A maneira como um personagem entra em cena é importantíssima no cinema. Se observamos ele de corpo todo, se acompanhamos o seu ponto de vista ou se entendemos sua entrada apenas pelo som, tudo isso faz parte de um trabalho aprimorado do diretor, ator e dos departamentos de fotografia, montagem e arte, para utilizar as imagens a favor de seu filme. Um close errado ou um corte brusco pode afetar imediatamente a imersão do espectador naquela história. Portanto, é uma corda fina na qual o realizador caminha, mas uma, de muito espaço à experimentação.


O turno da manhã da aula de Direção Audiovisual (DAV), oferecida pelo Polo Audiovisual Ponto Cine, contou com a presença do professor Stefan Hess, fotógrafo a mais de 30 anos e diretor de fotografia do filme “O Sonho de Inacim”, que aprofundou os conhecimentos já apresentados sobre o chroma key. Essa prática, que se tornou comum na indústria do cinema e televisão desde que foi usada pela primeira vez em 1940, no filme “O Ladrão de Bagdá”, consiste em substituir um fundo de cor, geralmente verde ou azul, por outra imagem, criando cenários, exércitos, explosões e até colocando o Superman para voar! Com a data de filmagem dos curtas chegando, os alunos estão se aproximando cada vez mais de técnicas que os permitam melhor contarem as histórias que criaram. Além do chroma key, outra ferramenta para uso é o do steadycam: trata-se de um sistema que acopla a câmera ao corpo do operador, estabilizando a imagem e permitindo o operador se movimentar pelo espaço. Já o slider, permite uma fluidez nos movimentos de câmera e dando mais harmonia para a imagem.


O alunos colocam a mão na massa e experimentam os equipamentos.

Na realização de um filme, equipe é tudo. Por isso, cada departamento possui assistentes que os ajudam a elaborar, mesmo tarefas que a princípio pareçam banais, mas que em um set de filmagens, provam acelerar e tornar o processo menos desgastante. É por isso, por exemplo, que os operadores de câmera possuem um assistente especificamente para ajeitar o foco da máquina. Sem equipe, não há filme.

Uma das funções mais importantes e menos lembradas do cinema é a do montador, responsável por juntar as cenas e muitas vezes, criar um novo filme a partir disso.
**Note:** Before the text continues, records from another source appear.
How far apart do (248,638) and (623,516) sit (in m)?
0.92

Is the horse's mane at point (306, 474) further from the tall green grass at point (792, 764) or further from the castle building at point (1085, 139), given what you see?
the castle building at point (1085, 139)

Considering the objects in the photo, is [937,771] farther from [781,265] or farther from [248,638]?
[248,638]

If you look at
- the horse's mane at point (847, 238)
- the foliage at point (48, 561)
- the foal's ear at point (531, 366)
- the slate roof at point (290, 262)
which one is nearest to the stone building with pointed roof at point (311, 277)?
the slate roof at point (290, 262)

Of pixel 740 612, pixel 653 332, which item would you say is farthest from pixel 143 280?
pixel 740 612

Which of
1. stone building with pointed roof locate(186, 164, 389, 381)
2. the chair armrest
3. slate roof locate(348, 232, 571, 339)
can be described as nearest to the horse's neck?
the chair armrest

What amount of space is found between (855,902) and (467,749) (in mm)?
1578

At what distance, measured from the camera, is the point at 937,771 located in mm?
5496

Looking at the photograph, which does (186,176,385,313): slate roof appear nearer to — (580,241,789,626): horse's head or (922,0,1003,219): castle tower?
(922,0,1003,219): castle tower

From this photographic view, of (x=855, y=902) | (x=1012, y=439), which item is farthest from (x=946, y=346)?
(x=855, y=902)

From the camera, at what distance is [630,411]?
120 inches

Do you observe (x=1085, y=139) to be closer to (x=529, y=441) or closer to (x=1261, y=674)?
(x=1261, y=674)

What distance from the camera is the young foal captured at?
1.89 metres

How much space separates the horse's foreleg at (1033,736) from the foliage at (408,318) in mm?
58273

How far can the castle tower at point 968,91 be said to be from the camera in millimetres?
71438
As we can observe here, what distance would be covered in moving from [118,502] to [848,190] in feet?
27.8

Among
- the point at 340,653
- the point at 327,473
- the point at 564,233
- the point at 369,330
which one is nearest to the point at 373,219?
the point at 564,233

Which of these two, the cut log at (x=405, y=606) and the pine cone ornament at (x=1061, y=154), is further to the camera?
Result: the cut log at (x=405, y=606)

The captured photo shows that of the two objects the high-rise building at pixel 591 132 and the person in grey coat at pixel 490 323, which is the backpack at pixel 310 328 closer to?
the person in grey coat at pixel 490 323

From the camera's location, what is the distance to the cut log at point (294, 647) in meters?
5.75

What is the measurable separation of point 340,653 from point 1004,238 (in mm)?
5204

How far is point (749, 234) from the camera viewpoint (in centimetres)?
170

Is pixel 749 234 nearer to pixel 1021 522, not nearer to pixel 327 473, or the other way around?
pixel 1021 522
O turno da tarde da turma de DAV contou com uma introdução ao universo da montagem, pelo professor Renato Valloni, vencedor do prêmio de montagem documental no Grande Prêmio do Cinema Brasileiro por seu trabalho no filme “Cinema Novo”. Assim como Michelangelo e Da Vinci estudavam a anatomia de cadáveres para reproduzirem com precisão em suas pinturas, o montador é responsável por ressignificar o filme a partir de suas “vísceras”, sejam suas imperfeições ou suas virtudes. O filme é um corpo vivo.


Assim como erros e acertos ajudam a montar uma história, as doses de realidade, mesmo na ficção, ajudam a potencializar a narrativa. O acaso, acaba por ser fundamental nesse processo. Imagine gravar um filme sobre os conflitos políticos do país e, no fundo, pegar imagens de uma passeata ou manifestação. Algo que nem havia sido previsto, mas que dá os toques de realismo que toda história precisa. Não só o acaso, como também a consciência são importantes para a imersão do espectador. Tratar temas sociais como pobreza, racismo e homossexualidade não só como tragédia, mas também como símbolos de luta e força, dialogam com os públicos que assistem e se identificam com aquilo.


O bom montador é aquele que está atento às necessidades e possibilidades do que o filme pede. Utilizar mesmo material de ensaio pode fornecer algo que complemente a cena. Para que possa fazer seu trabalho, o montador deve ter sempre um bom diálogo com o diretor: ambos trabalham juntos na realização do melhor filme, e a montagem é, afinal de contas, a última versão do roteiro. A definitiva, que vai ser vista pelo público. Decompondo para recompor, se todas as partes trabalham juntas em harmonia, o resultado final é algo capaz de marcar o espectador.


Decompondo para recompor, o professor Renato Valloni desconstrói o significado de montagem.